Toplantıdan gelen bilgiler şöyle: Trans yağlar, kardiyovasküler hastalık riskini artırmasından dolayı sigaraya benzetilmekte olup, toplantıda “Gıda ve beslenmenin sigarası” olarak nitelendirildi. Toplantıda, Cumhurbaşkanı Recep Tayyip Erdoğan’ın vatandaşların sağlığını ilgilendiren konularda gösterdiği hassasiyet de vurgulandı. Kendilerinin kararlı tutumu sayesinde tütün ürünleriyle mücadele ve nişasta bazlı şeker konusunda yürütülen başarılı politikaların trans yağın kısıtlanması konusunda da dünyaya örnek olacak şekilde sürdürüleceği ifade edildi.

Dünya Sağlık Örgütü’nün (WHO- DSÖ) trans yağ eliminasyonu konusunda çizdiği yol haritası niteliğindeki “Replace-Yerine Koy” raporu da 2023 itibariyle tüm dünyada trans yağların eliminasyonunun kalp ve damar hastalıklarının önlenmesinde etkinliği yüksek, maliyeti düşük ve kolay uygulanabilir bir müdahale olduğunu belirtiyor.

DSÖ’nün “Trans Yağsız 2023” hedefi doğrultusunda hazırlanmakta olan Türkiye’de trans yağların eliminasyonuna yönelik politika belgesinin Mart 2020’de açıklanması bekleniyor.
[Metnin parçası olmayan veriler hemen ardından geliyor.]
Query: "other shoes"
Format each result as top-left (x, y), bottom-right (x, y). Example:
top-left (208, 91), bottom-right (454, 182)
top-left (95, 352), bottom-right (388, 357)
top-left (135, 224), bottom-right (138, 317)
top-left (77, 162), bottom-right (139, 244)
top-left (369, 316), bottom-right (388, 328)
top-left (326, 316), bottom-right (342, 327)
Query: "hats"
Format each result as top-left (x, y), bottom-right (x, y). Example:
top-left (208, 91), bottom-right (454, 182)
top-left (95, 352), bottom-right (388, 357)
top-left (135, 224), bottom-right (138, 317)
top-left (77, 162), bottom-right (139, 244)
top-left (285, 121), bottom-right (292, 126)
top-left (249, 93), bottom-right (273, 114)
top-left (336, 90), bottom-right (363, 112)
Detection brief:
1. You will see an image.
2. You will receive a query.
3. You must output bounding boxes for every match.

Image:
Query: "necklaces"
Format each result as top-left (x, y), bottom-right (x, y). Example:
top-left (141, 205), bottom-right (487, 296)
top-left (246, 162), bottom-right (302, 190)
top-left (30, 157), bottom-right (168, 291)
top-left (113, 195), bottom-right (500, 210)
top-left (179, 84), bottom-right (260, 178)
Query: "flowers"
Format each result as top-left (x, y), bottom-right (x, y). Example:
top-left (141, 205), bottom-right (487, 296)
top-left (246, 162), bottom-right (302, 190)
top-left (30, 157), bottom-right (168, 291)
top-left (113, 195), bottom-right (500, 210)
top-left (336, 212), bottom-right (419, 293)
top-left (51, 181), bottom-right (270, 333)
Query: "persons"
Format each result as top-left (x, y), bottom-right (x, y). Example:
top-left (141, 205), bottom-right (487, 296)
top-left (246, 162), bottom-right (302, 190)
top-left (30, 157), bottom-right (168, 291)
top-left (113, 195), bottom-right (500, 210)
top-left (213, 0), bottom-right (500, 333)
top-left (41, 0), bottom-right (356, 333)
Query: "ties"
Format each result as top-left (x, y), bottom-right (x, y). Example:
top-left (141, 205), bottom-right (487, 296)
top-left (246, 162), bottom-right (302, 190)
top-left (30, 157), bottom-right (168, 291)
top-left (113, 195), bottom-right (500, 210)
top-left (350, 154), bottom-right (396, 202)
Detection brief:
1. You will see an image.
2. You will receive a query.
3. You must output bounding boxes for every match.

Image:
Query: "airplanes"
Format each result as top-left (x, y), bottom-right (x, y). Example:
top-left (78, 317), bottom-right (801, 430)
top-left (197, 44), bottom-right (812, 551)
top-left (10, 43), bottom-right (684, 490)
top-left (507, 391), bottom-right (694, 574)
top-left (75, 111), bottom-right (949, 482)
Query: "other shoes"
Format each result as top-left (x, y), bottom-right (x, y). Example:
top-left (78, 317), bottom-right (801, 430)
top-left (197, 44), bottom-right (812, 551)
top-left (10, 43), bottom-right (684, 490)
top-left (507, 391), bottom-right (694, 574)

Rapor, DSÖ ülkeleri arasında trans yağ konusunda hazırlanmış kanıta dayalı ilk politika belgesi olma özelliği taşıyor.

Dünyada bu konuda ilk harekete geçen ve 2003 yılında paketli gıdalarda trans yağ miktarını yasal düzenlemelerle yüzde 2 ile sınırlayan ülke olan Danimarka ile birlikte Kanada, Şili, Avusturya, Macaristan, Norveç, İzlanda ve ABD’nin bazı eyaletleri de en iyi uygulama örnekleri olarak gösteriliyor.

Türkiye ise herhangi bir yasal düzenleme bulunmamasına rağmen; Mutfak Ürünleri ve Margarin Sanayicileri Derneğinin 2007 yılında gönüllü olarak ürünlerinde trans yağ miktarını yüzde 2’nin altına indirmesi ile DSÖ raporunda dikkat çeken ülkeler arasında yer alıyor.

Tarım ve Orman Bakanlığınca hazırlanan ve son aşamaya gelinen yeni Türk Gıda Kodeksinin yayınlanmasıyla ülkemizde de gıdalarda trans yağ içeriği DSÖ’nün de önerdiği gibi yüzde 2’yi geçemeyecek. Böylece şimdiye kadar sektörün önemli kısmının gönüllü olarak yaptığı düzenleme, yasal olarak da zorunlu hale gelmiş olacak.